La ricerca, che ambisce a indagare le migrazioni in chiave economica, radica in una puntuale e rigorosa ricostruzione di carattere storico, arricchita da un apprezzabile apparato di schemi e tabelle che, pur elaborando statistiche a volte note, offrono nuovi e interessanti tagli prospettici. Sul piano dell’organizzazione, pertanto, il volume ricapitola la ricca storiografia sedimentata negli anni, per approdare a un convincente progetto tematico il cui punto di forza si ravvisa proprio nel riuscito tentativo di abbattere i diaframmi concettuali, a vantaggio di un intenzionale sconfinamento nello spettro della multidisciplinarità. Pur risultando attentamente bilanciato sulle specificità tematiche, infatti, il volume consente alla letteratura storico-sociologica e a quella di matrice economica di dialogare in maniera carsica, con un frequente ricorso a fonti ancora poco esplorate, come nel caso dei dossier della Immigration commission statunitense o della Direzione generale dell’emigrazione italiana.
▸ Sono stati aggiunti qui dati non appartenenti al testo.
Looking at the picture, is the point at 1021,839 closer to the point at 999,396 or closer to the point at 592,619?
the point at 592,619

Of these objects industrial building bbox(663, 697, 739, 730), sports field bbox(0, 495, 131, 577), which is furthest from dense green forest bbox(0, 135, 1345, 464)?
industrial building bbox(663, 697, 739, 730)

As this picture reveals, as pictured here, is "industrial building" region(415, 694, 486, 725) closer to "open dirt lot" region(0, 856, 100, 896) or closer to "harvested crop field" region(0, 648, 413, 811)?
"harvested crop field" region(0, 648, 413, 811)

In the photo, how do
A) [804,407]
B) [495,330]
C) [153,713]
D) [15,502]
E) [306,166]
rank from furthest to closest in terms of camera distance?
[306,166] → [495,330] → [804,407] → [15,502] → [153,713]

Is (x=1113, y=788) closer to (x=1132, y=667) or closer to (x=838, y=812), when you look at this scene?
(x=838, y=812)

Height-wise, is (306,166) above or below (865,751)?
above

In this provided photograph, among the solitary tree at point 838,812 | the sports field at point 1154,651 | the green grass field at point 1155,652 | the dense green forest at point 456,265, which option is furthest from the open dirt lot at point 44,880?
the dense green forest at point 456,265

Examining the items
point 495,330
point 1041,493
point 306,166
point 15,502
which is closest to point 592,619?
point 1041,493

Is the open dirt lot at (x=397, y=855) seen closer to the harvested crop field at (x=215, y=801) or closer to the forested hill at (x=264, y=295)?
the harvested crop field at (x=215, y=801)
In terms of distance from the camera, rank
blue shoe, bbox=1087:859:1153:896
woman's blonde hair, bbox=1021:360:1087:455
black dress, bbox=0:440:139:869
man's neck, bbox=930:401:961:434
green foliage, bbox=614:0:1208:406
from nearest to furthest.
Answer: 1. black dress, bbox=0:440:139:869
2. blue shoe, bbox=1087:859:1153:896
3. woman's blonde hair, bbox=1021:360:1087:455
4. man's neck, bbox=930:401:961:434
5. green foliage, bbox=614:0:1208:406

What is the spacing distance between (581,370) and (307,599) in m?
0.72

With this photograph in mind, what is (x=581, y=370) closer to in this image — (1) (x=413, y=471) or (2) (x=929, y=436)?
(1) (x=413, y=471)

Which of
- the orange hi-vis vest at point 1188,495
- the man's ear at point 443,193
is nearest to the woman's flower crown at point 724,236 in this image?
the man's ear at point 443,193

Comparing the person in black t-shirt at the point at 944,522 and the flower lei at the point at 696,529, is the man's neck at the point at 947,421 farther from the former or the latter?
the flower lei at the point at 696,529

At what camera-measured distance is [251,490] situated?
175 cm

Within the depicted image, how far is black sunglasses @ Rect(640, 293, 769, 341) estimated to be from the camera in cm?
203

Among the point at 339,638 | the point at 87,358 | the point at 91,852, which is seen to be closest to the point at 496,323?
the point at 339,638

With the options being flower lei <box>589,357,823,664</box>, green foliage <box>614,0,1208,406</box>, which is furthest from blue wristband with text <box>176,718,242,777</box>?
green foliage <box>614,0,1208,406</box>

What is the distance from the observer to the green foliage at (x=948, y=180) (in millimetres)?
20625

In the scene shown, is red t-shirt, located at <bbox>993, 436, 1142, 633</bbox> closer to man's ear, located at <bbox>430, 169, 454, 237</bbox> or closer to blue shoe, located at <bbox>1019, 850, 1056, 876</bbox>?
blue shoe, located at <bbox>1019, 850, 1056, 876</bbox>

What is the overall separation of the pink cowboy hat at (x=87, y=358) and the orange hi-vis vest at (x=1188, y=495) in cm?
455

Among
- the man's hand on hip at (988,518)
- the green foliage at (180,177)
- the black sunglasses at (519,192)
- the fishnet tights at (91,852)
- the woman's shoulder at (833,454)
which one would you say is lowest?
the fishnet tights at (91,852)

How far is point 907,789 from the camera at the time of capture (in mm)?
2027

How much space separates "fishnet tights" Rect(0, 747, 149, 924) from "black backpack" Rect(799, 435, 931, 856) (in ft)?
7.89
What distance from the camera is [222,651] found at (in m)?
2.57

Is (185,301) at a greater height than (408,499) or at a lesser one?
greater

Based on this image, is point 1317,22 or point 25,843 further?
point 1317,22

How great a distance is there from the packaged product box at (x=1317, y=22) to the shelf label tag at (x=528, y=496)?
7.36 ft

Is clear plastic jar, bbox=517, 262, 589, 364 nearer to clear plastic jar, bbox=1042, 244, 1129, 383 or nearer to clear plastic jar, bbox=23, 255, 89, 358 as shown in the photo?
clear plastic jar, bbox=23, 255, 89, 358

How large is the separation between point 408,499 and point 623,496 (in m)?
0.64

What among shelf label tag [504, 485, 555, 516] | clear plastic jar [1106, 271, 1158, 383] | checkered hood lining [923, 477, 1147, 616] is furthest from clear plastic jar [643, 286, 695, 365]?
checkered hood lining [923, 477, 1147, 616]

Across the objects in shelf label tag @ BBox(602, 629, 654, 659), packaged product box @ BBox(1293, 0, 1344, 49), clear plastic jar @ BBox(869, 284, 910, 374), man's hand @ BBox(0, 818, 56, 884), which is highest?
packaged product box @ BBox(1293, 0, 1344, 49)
Il riuscito tentativo di superare l’attardato codice semantico del push-pull agevola l’indagine delle matrici genetiche del mercato internazionale del lavoro: elemento costitutivo della mobilità moderna, il migrare si fa evento di carattere multifattoriale, originato, pertanto, non solo dallo squilibrio popolazione/risorse (tòpos ermeneutico ormai superato), ma anche dal differenziale salariale tra le diverse aree del pianeta, dall’edonistica e novecentesca aspirazione al miglioramento delle condizioni personali, dalle inferenze intercorrenti tra le varie stagioni migratorie, dall’individuazione di chiare strategie di mobilità di lungo periodo e da elementi originali di matrice locale. Tutto ciò tratteggia un quadro interpretativo sistematico del complesso fenomeno migratorio, consentendo all’indagine di sconfinare nell’analisi degli effetti culturali, sociali e politici generati anche dallo sviluppo progressivo dei sistemi di comunicazione e dei mezzi di trasporto.

In un orizzonte costituito da flussi che si succedono quasi senza soluzione di continuità (se si fa eccezione per il contenimento imposto dalla politica fascista, dalla naturale interruzione imposta dalle due guerre mondiali e dagli anni del miracolo economico), lo studio prosegue con la disamina degli interventi normativi dello Stato e con l’attività delle organizzazioni di supporto al migrante. L’approccio multisistemico a contesti geo-economici e flussi migratori, pertanto, permette di avvalorare il superamento del clichè secondo cui si emigra solo dalle aree depresse: come ben documentato, infatti, altri fattori, tra i quali quelli storico-sociali, concorrono alla strutturazione di una «cultura della mobilità» che, teoricamente, favorisce una comprensione decisamente più puntuale della genesi dei flussi che, com’è stato da più parti dimostrato, hanno avuto origine anche da aree non tradizionalmente depresse.

Importante, inoltre, appare l’analisi approfondita della movimentazione dei capitali che, tanto attraverso i canali ufficiali, quanto attraverso quelli più anonimi e sommersi (le rimesse invisibili), ebbero ripercussioni significative sul piano sociale (con il miglioramento degli standard di vita, l’innalzamento del tasso di scolarizzazione, l’«alfabetizzazione finanziaria» delle masse) e su quello macroeconomico (dal pareggio della bilancia dei pagamenti all’uso produttivo delle rimesse per lo sviluppo di diverse aree del Paese). 

Tenuto conto anche della dimensione temporanea e circolare dei flussi, le analisi quantitative e qualitative di partenze e rientri, condotte con metodo comparativo, hanno confermato la prevalenza delle ben note direttrici europea, statunitense e sudamericana (soprattutto in Argentina e Brasile), rispetto alle quali sono stati esaminati i sottesi fattori endogeni ed esogeni.

Alle nuove migrazioni, invece, è dedicata l’ultima parte del volume, nella quale l’autrice si sofferma sui fattori economici e normativi incentivanti la mobilità dei cittadini europei, oltre che sulle emergenze riconducibili all’inadeguatezza dei programmi di accoglienza dei nuovi flussi; ancora una volta, le condizioni economiche rappresentano il perno intorno a cui ruotano le odierne direttrici migratorie, prese in esame fino sul limine dell’attualità, laddove un ulteriore cambio di passo sta segnando una tappa nuova della lunga storia delle migrazioni italiane.